**Goal 1**
Copy out only the rows in the stretch from the line that contains "At what distance" through the line that contains "[47,461] → [261,468] → [241,498]", requests included, and raise every number in the answers (the distances and coordinates) by 89.

**Text to read**

If an MBA education is like a strong pair of hiking shoes, helping the wearer to stride more confidently through treacherous business terrain, then business schools are the cobblers – and a lot of cobblers were selling shoes in Shanghai in November.
Dozens of foreign b-schools join two “MBA tour” roadshows every year for the opportunity to meet thousands of MBA candidates in cities all over the world. One of the two tours was in Shanghai on the ninth of November, while the Tsinghua-INSEAD EMBA (TIEMBA) program, based in Beijing, held an information session a few days later.
Fewer shoe-shoppers showed up for the tour event this year than last, but the TIEMBA folks enjoyed a full house. Why was that? Historically during economic downturns, more people apply for full-time programs, because their careers are languishing, while fewer people apply for executive MBA (EMBA) programs, because struggling companies scale back EMBA sponsorships. One might expect that the tour event would have been mobbed, because it focuses on attracting full-time students for study overseas, and the TIEMBA event less well attended.
Professor Patrick Moreton, who runs one of the best joint-venture EMBA programs in China (Olin-Fudan), suggests one possible explanation for fewer attendees at the tour event: As China’s economy becomes more globally relevant and powerful, people here may be increasingly reluctant to step off their China career paths for a few years to join full-time programs overseas, particularly when the overseas programs may feature material that’s becoming less and less relevant to China’s fast-moving business environment.

**Input rows**

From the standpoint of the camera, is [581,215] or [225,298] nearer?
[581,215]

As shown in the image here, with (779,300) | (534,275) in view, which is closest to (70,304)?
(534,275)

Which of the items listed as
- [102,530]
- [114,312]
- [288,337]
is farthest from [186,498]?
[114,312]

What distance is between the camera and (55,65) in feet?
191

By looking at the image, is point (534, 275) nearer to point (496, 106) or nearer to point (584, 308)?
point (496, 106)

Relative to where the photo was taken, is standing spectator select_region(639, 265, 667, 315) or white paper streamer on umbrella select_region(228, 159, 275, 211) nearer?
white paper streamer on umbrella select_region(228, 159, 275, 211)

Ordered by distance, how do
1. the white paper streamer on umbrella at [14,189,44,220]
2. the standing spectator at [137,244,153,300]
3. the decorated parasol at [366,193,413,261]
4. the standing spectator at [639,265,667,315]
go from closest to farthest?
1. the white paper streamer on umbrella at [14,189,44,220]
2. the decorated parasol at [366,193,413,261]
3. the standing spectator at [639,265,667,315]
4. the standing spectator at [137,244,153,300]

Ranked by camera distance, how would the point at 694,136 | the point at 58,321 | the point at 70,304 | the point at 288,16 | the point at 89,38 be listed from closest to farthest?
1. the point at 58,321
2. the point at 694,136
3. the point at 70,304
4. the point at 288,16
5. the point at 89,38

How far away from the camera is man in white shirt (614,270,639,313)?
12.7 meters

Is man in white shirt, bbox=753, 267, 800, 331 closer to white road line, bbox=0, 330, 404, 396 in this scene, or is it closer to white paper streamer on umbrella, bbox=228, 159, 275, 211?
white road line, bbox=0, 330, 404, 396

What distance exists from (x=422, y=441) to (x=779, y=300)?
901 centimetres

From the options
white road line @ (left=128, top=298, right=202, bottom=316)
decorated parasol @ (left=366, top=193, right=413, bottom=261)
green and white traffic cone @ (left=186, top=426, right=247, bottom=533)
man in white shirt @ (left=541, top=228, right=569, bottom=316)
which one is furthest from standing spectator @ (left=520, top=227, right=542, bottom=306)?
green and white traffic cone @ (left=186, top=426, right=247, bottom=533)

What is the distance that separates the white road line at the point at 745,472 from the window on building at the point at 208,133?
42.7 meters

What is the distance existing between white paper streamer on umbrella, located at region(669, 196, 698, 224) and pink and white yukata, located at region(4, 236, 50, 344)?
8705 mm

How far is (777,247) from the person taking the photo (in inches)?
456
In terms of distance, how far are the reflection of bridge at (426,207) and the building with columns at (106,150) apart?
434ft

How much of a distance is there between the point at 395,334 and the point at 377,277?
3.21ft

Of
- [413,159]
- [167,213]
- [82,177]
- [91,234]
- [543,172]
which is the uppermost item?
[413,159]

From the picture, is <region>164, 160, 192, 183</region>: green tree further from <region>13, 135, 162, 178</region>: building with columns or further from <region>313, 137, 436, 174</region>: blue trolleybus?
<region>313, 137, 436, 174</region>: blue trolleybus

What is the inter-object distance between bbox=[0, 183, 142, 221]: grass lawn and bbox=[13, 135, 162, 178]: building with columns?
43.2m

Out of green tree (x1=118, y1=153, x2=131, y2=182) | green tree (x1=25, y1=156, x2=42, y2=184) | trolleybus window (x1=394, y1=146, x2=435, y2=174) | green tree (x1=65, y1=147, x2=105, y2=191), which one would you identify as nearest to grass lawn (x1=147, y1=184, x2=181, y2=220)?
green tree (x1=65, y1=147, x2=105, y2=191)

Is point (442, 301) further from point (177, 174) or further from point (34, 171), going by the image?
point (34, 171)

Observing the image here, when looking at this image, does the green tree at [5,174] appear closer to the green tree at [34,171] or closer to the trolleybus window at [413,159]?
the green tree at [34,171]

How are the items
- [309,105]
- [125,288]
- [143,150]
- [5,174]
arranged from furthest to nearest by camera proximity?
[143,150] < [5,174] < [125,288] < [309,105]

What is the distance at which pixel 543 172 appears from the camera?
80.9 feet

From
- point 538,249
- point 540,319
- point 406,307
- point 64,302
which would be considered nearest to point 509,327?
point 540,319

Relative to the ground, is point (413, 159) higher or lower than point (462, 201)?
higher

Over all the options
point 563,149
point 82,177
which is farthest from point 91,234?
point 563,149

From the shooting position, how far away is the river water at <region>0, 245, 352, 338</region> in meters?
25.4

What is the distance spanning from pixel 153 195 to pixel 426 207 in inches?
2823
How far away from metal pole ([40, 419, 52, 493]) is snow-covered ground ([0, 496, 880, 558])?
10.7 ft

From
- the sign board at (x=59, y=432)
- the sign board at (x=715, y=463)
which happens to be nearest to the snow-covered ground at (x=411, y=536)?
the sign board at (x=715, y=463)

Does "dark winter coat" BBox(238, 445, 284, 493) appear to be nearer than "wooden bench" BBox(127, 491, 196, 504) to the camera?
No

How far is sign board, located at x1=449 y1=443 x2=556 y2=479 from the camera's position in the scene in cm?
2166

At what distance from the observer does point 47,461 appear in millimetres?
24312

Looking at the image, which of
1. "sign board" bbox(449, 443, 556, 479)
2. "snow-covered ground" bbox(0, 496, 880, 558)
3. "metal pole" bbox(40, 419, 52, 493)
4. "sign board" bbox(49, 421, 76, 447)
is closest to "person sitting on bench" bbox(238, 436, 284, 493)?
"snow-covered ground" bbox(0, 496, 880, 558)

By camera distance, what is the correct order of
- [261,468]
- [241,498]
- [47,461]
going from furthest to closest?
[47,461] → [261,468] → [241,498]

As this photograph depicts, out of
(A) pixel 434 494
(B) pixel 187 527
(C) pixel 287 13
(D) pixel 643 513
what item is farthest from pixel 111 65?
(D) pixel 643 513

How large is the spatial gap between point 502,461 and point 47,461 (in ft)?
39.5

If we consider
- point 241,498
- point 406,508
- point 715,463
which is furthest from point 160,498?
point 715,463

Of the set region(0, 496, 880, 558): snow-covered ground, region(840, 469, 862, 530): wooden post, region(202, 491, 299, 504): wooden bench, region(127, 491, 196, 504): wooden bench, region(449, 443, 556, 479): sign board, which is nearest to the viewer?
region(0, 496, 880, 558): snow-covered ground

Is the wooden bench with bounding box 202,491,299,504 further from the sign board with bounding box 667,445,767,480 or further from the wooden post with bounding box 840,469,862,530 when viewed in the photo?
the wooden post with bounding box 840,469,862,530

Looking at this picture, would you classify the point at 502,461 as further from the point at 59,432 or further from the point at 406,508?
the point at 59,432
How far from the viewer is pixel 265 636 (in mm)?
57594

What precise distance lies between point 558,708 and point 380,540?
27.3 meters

**Goal 2**
Translate this sentence from the text on MBA programs in China into Spanish: "Fewer shoe-shoppers showed up for the tour event this year than last, but the TIEMBA folks enjoyed a full house."

**Reply 1**
At what distance from the observer does point 47,461 appear in millimetres?
24401

Looking at the image, which of
1. "sign board" bbox(449, 443, 556, 479)
2. "snow-covered ground" bbox(0, 496, 880, 558)
3. "metal pole" bbox(40, 419, 52, 493)
4. "sign board" bbox(49, 421, 76, 447)
is closest to "person sitting on bench" bbox(238, 436, 284, 493)?
"snow-covered ground" bbox(89, 585, 969, 647)

By camera distance, what is the correct order of
- [261,468]
- [241,498]
- [47,461]
going from furthest to closest?
[136,550] → [350,557] → [330,587]

**Reply 2**
Este año acudieron al evento de la gira menos compradores de zapatos que el año pasado, pero los del TIEMBA tuvieron lleno total.